> _Work to be completed_: Put the entries below into a Markdown table with two columns, Row and Caption, numbering each row and skipping any blank lines. Leave the pictures out of your answer.

# # #

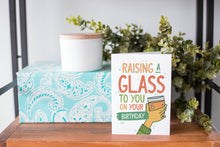 Load image into Gallery viewer, A greeting card is on a table top with a present in blue wrapping paper in the background. On top of the present is a candle and some greenery from a plant too. The card features the words “Raising a glass to you on your birthday” with an illustrated hand raising a glass.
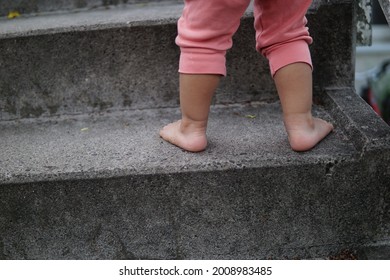 A Shot Of Baby Feet Climbing Stairs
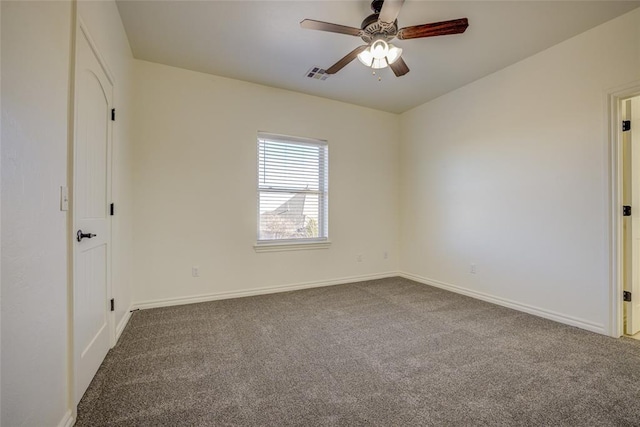 carpeted empty room with ceiling fan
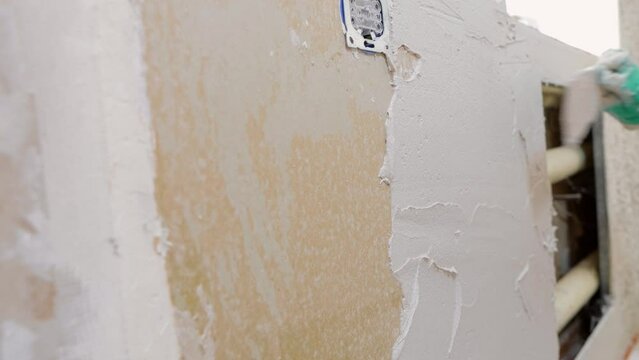 a woman puts plaster on drywall walls, self-repair of the interior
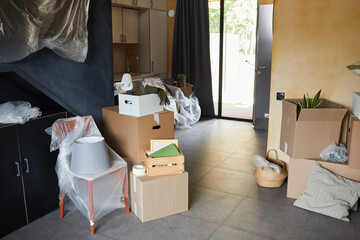 Background image of messy cardboard boxes in new home, family moving and relocation concept, copy space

# # #

> _Solved problem_:
| Row | Caption |
|---|---|
| 1 |  Load image into Gallery viewer, A greeting card is on a table top with a present in blue wrapping paper in the background. On top of the present is a candle and some greenery from a plant too. The card features the words “Raising a glass to you on your birthday” with an illustrated hand raising a glass. |
| 2 |  A Shot Of Baby Feet Climbing Stairs |
| 3 |  carpeted empty room with ceiling fan |
| 4 |  a woman puts plaster on drywall walls, self-repair of the interior |
| 5 |  Background image of messy cardboard boxes in new home, family moving and relocation concept, copy space |